Passage for review:
That is absolutely true. Up to that point, we have simply reformulated the 0-infinity penalty function in terms of a min-max, and we still have "the same problem as before". Things become interesting when we switch the order of the min and max. Now X goes second, so he can adapt to what "u" is. The higher (but still finite) "u" is, the closer the value of X will be to satisfying the constraints. In this case, even if you take the max w.r.t to "u", you will get a finite value, and not +infinity.

@@VisuallyExplained Oh now I see what you mean! If we find U first, there is no way it will be +infinity. But I think I'm still struggling to understand this exchange of minmax to maxmin. For example, in the working example we found out the max U and only afterwards we get X, which depends on the value of our U. I can't see how this effectively assures that our restriction is going to be respected, since we did not know if the X chosen would violate the constraint. What I mean is that the primal problem, which is minimize for X and then maximize for U makes sense, since we can se the restrictions being violated and U working to penalize it or not. However, for the dual problem it seems weird that we are working out our penalize function before knowing what the X is going to be. I think I need to deep-dive on this part, if you have anything that could help me tackle this misunderstanding, it would be really great!! I appreciate your response

Thanks! What I meant is that if you start with a negative g, and you start increasing it while tracking the value of log(-g), then log(-g) will start decreasing. And as soon as you hit g=0, log(-g) will be equal to -infinity. This is simply because log(y) tends to -infinity as y tends to 0 from the right.

​@@VisuallyExplained thx! i was confused by the sign, it's about the whole -log(-g) thing ...

@@VisuallyExplained but zarzavatt is right: if g were positive, log(-g) would be non-defined, not plus infinity. We talk about minute 17:00. Maybe you meant "if g were positive, -log(g) would be plus infinity"... Even though, this also isn't completely true, it would be the case only for g →0 from the right... !

Actually, a simple exposition of a set of tricks to identify non-convexity would be a great start.

Requirement 1: Say whether each statement below agrees with the discussion thread, answering yes or no and quoting the words of the thread that decide it. (a) Switching the order of the min and max lets X go second. (b) As g reaches 0, log(-g) becomes plus infinity. (c) One commenter says that if g were positive, log(-g) would be non-defined.
Requirement 2: List every distinct phrase that the discussion thread places inside double quotation marks, giving each one only once.
Requirement 3: Transcribe everything in the discussion thread from "Thanks! What I" down to "a great start.".

Information shown:
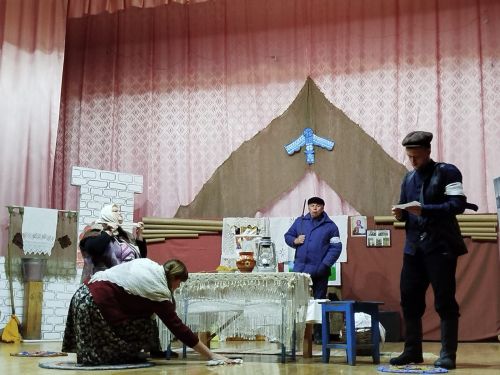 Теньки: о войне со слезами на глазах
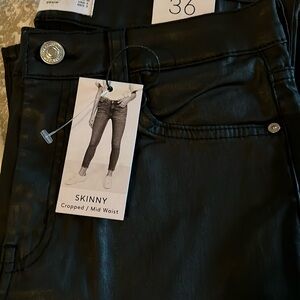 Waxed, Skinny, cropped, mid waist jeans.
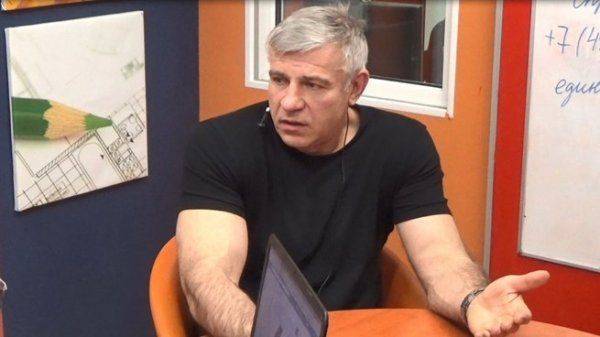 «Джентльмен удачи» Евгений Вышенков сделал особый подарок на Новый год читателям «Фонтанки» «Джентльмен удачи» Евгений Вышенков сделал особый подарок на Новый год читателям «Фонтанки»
* * *
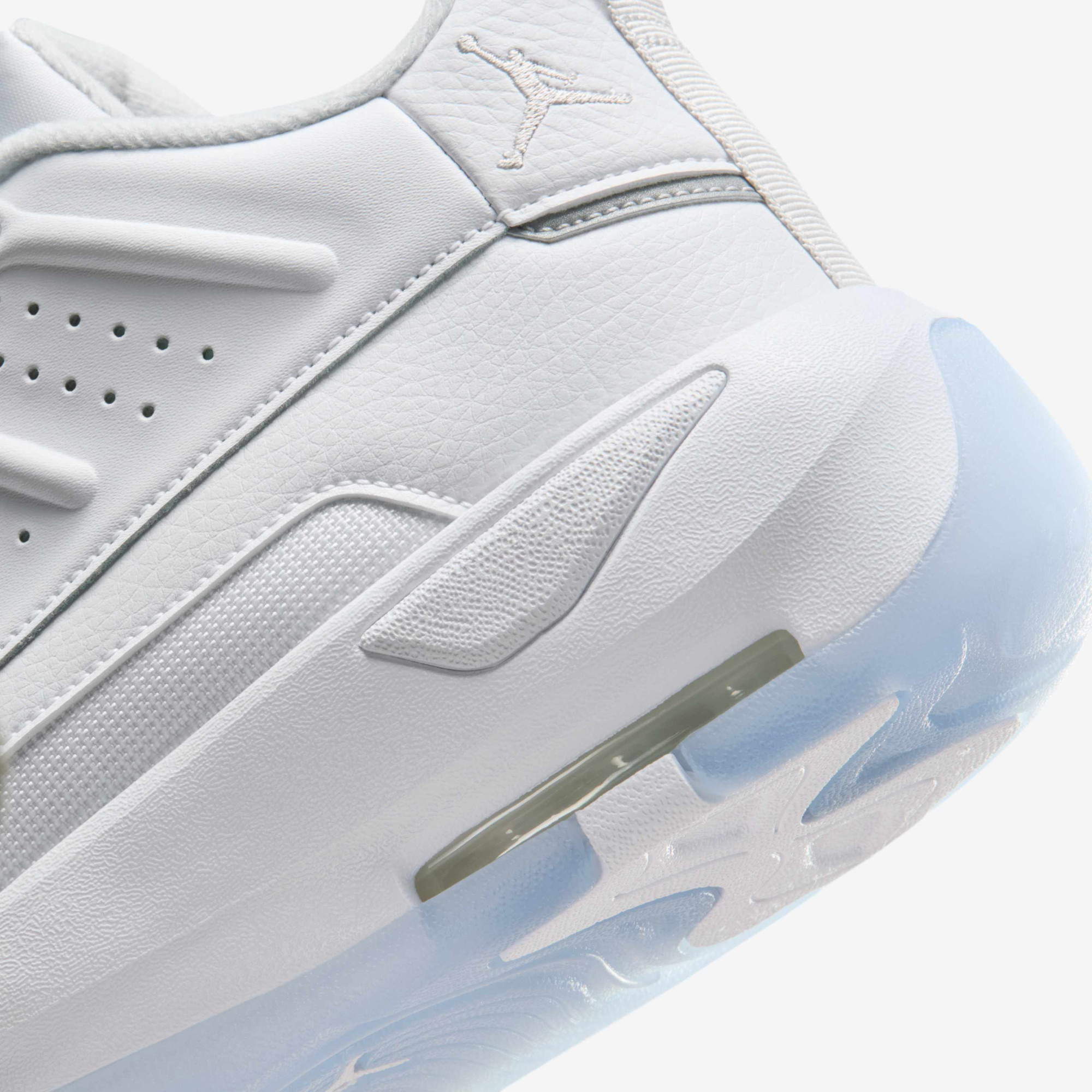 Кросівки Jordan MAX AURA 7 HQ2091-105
* * *
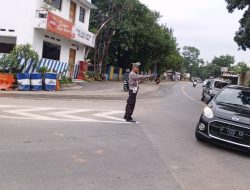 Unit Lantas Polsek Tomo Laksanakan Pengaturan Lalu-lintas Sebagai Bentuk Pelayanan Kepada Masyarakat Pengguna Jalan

Reply 1:
(a) Yes: "Now X goes second, so he can adapt to what "u" is."
(b) No: "as soon as you hit g=0, log(-g) will be equal to -infinity."
(c) Yes: "if g were positive, log(-g) would be non-defined, not plus infinity."

Reply 2:
the same problem as before
u
if g were positive, -log(g) would be plus infinity

Reply 3:
Thanks! What I meant is that if you start with a negative g, and you start increasing it while tracking the value of log(-g), then log(-g) will start decreasing. And as soon as you hit g=0, log(-g) will be equal to -infinity. This is simply because log(y) tends to -infinity as y tends to 0 from the right.

​@@VisuallyExplained thx! i was confused by the sign, it's about the whole -log(-g) thing ...

@@VisuallyExplained but zarzavatt is right: if g were positive, log(-g) would be non-defined, not plus infinity. We talk about minute 17:00. Maybe you meant "if g were positive, -log(g) would be plus infinity"... Even though, this also isn't completely true, it would be the case only for g →0 from the right... !

Actually, a simple exposition of a set of tricks to identify non-convexity would be a great start.